▶ [Exercise]: Keep the wording of the records intact as you retype them, and omit every image.

════════════════

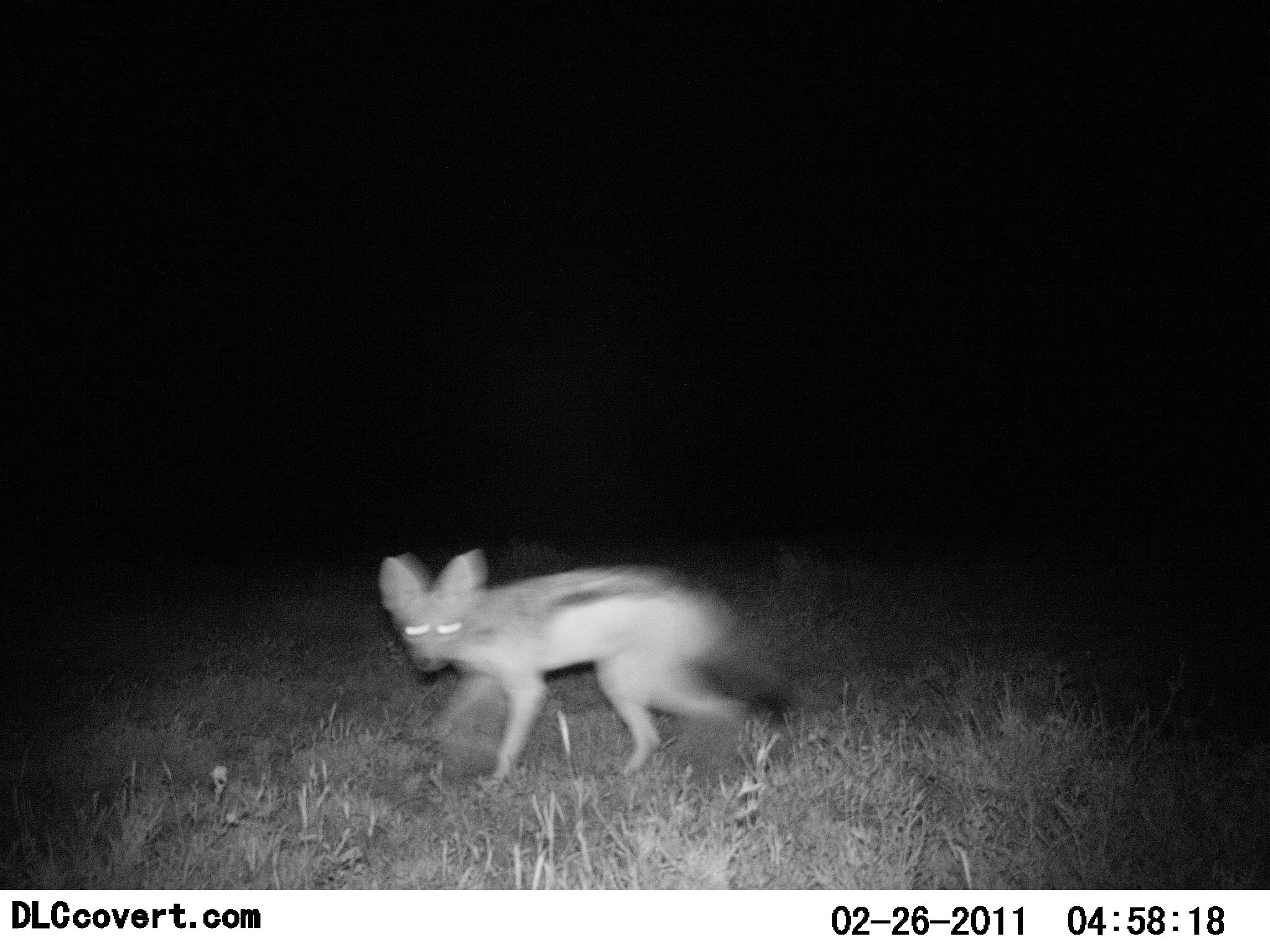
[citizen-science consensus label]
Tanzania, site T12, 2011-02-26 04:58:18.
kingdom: Animalia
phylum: Chordata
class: Mammalia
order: Carnivora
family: Canidae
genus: Otocyon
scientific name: Otocyon megalotis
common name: bat-eared fox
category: batearedfox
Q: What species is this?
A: Batearedfox (bat-eared fox) (Otocyon megalotis).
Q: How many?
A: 1.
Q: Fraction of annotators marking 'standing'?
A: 17%.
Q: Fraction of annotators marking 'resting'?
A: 0%.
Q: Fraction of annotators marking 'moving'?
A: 100%.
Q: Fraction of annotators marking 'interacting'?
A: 0%.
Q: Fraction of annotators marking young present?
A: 0%.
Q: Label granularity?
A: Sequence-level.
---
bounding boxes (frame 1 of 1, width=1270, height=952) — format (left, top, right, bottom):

════════════════

▶ [Response area]:
[citizen-science consensus label]
Tanzania, site T12, 2011-02-26 04:58:18.
kingdom: Animalia
phylum: Chordata
class: Mammalia
order: Carnivora
family: Canidae
genus: Otocyon
scientific name: Otocyon megalotis
common name: bat-eared fox
category: batearedfox
Q: What species is this?
A: Batearedfox (bat-eared fox) (Otocyon megalotis).
Q: How many?
A: 1.
Q: Fraction of annotators marking 'standing'?
A: 17%.
Q: Fraction of annotators marking 'resting'?
A: 0%.
Q: Fraction of annotators marking 'moving'?
A: 100%.
Q: Fraction of annotators marking 'interacting'?
A: 0%.
Q: Fraction of annotators marking young present?
A: 0%.
Q: Label granularity?
A: Sequence-level.
---
bounding boxes (frame 1 of 1, width=1270, height=952) — format (left, top, right, bottom):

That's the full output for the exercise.